Syrie: une autre histoire totalement différente, et une espèce absolument distincte de «Color Revolutions», si c’est ainsi que vous voulez l’appeler. Certains griefs, oui. Mais aussi, un solide État socialiste panarabe, que l’Occident, les Saoudiens, les Qataris, les Israéliens et d’autres alliés de Washington voulaient désespérément détruire; un gouvernement qu’ils visaient à renverser. Après une rébellion relativement modérée à Alep et à Holms, soutenue par la coalition des États du Golfe, et l’Occident, les Saoudiens et les Turcs ont commencé à injecter des forces de combat monstrueuses et meurtrières en Syrie, de l’Etat islamique aux Ouïghours, et tout le reste.

Tous ces cas d’interférence de l’Occident sont totalement distincts, bien que certains modèles puissent être détectés. Et nous sommes toujours dans la même zone culturelle et géographique.

Maintenant, regardez plus loin: Bolivie, Cuba, Venezuela, Iran, Hong Kong (Chine).

Dans tous ces endroits, il y a des interventions directes, une contre-révolution claire! Elle est financée, soutenue et coordonnée par Washington, Londres, Berlin, Paris et d’autres capitales occidentales.

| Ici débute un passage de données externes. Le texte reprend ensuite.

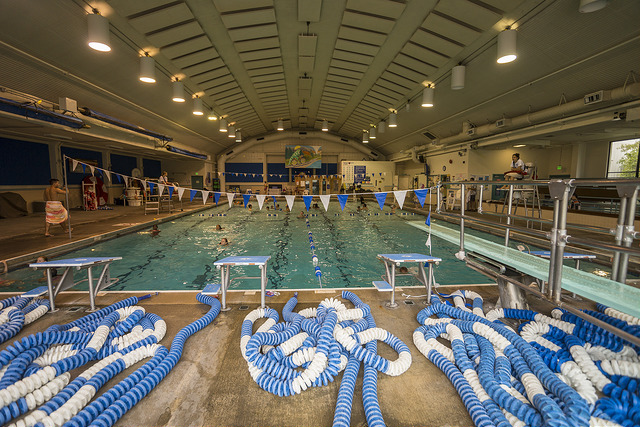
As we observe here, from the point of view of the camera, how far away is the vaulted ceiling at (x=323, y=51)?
5875 mm

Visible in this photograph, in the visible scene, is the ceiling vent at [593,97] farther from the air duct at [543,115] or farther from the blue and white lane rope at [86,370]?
the blue and white lane rope at [86,370]

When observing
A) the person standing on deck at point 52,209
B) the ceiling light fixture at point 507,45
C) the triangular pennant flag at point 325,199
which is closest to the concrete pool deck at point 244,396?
the triangular pennant flag at point 325,199

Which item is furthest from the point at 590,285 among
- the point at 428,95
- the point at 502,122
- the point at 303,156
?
the point at 303,156

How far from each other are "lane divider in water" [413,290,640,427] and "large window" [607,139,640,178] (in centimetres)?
1459

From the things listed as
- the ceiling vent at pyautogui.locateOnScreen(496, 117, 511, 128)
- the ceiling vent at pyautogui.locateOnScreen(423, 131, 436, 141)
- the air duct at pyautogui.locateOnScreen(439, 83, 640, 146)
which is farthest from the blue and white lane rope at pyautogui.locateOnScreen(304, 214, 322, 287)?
the ceiling vent at pyautogui.locateOnScreen(423, 131, 436, 141)

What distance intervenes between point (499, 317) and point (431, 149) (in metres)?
16.4

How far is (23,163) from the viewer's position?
1120 centimetres

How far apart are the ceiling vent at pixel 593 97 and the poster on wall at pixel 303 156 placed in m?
20.3

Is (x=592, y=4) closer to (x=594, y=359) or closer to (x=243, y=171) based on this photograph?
(x=594, y=359)

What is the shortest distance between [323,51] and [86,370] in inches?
445

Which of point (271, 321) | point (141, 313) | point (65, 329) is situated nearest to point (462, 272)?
point (271, 321)

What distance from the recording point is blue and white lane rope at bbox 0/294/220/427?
1643mm

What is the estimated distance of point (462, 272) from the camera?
5.80 metres

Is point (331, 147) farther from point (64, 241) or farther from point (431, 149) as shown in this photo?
point (64, 241)
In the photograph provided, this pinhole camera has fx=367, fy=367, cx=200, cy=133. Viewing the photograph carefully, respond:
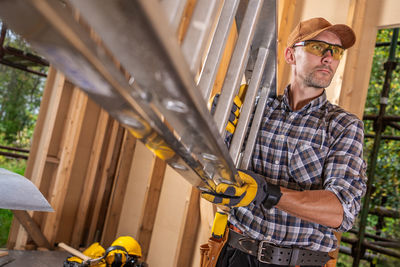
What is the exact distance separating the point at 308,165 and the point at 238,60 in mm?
848

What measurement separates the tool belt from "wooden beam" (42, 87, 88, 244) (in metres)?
2.60

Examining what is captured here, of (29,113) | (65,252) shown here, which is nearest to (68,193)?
(65,252)

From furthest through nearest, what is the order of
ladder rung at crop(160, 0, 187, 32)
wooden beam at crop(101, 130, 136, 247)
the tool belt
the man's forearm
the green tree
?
1. the green tree
2. wooden beam at crop(101, 130, 136, 247)
3. the tool belt
4. the man's forearm
5. ladder rung at crop(160, 0, 187, 32)

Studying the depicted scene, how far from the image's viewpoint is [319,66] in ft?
5.74

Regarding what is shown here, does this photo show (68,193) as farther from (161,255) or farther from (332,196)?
(332,196)

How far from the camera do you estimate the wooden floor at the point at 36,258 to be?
9.86ft

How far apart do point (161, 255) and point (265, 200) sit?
2262 millimetres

En Bolivie, les élites chrétiennes blanches, racistes et fondamentalistes ont renversé, avec le plein soutien de la Maison Blanche, le gouvernement multiculturel, démocratique et extrêmement prospère légitime du président Evo Morales. Cela a été fait après l’agitation d’un petit secteur de Boliviens, clairement financé par l’étranger et par les élites locales. Un mois après le coup d’État, je travaillais partout dans l’Altiplano, recueillant les témoignages d’indigènes humiliés, torturés, maltraités, voire tués par le nouveau régime illégitime.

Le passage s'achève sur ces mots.